Nous sommes unanimes pour dire qu’il y a très certainement une grande originalité et un talent certain pour mettre des rythmes sud-américains sur des textes en Flamand (sic), et ce mariage crée une certaine magie qu’il faudrait exploiter plus en profondeur.
Peut-être pourriez-vous nous contacter à Paris, afin que nous nous rencontrions lors d’un de vos passages en France. peut-être trouverons-nous un accord pour travailler tous ensemble, Claude Puterflam, vous et moi.
Soyez gentil de nous donner de vos nouvelles, et de nous faire savoir quand vous comptez venir en France, mais peut-être pourriez-vous nous téléphoner.
Nous vous en remercions par avance, et vous prions de croire,
Cher monsieur, en notre sincère amitié. »
Ainsi écrivait Christian de Ronseray, directeur des éditions You You Music, le 6 Novembre 1978. Il a existé, dans cette industrie, des personnes qui parlaient ainsi de musique et s’attachaient à la faire aimer. Mais il existait déjà aussi quelques tristes sires qui faisaient n’importe quoi. Après avoir publié ces chansons à compte d’auteur avec la collaboration de son cousin Michel Dickensheid, qui les avait enregistrées dans son studio et commercialisées sur sa propre marque MD, Guy Cabay signa une licence avec un directeur artistique de RCA. Celui-ci ne les sortit pas, et ne rendit jamais les bandes.
Elles continuaient de charmer ceux qui avaient eu la chance de les entendre.
Au Japon, le label Vivid Sound avait publié un CD en 2012, mais il fallait toujours aller sur YouTube pour trouver quelques extraits.
Ce disque, ainsi que la réédition numérique des deux albums, est destiné à réparer cette injustice.

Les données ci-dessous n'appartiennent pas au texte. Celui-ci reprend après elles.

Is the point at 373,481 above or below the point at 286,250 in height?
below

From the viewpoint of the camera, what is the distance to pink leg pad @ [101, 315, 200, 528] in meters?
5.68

Vive Guy Cabay.
Bertrand Burgalat
Le wallon liégeois : portrait express, par Guy Cabay
Le wallon n’est pas l’unique dialecte en Belgique romane.
On y trouve aussi le picard dans le Hainaut et le lorrain dans le sud du Luxembourg. La langue des chansons de ce disque est celle du pays de Liège. Malheureusement, elle s’est éteinte progressivement au cours du XXe siècle. Aujourd’hui, très peu de locuteurs la comprennent encore. Et pourtant, elle a ses dictionnaires, son art de conjuguer, sa littérature, ses chansons, ses opéras… (les premiers textes retrouvés datent des environs de 1600). Elle arbore fièrement sa voyelle a surmonté d’un rond en chef å (prononcez hall). Elle adore les liaisons et les élisions : bref, il faut que ça groove.
Enfin, avec ses sons dji et tch, déclinez-la sur la bossa ! Vous changerez tout à coup d’horizon… « Mais v’là-t’y pas qu’ je comprends le portugais, mi asteûre », s’écria alors la vieille liégeoise en écoutant à la radio.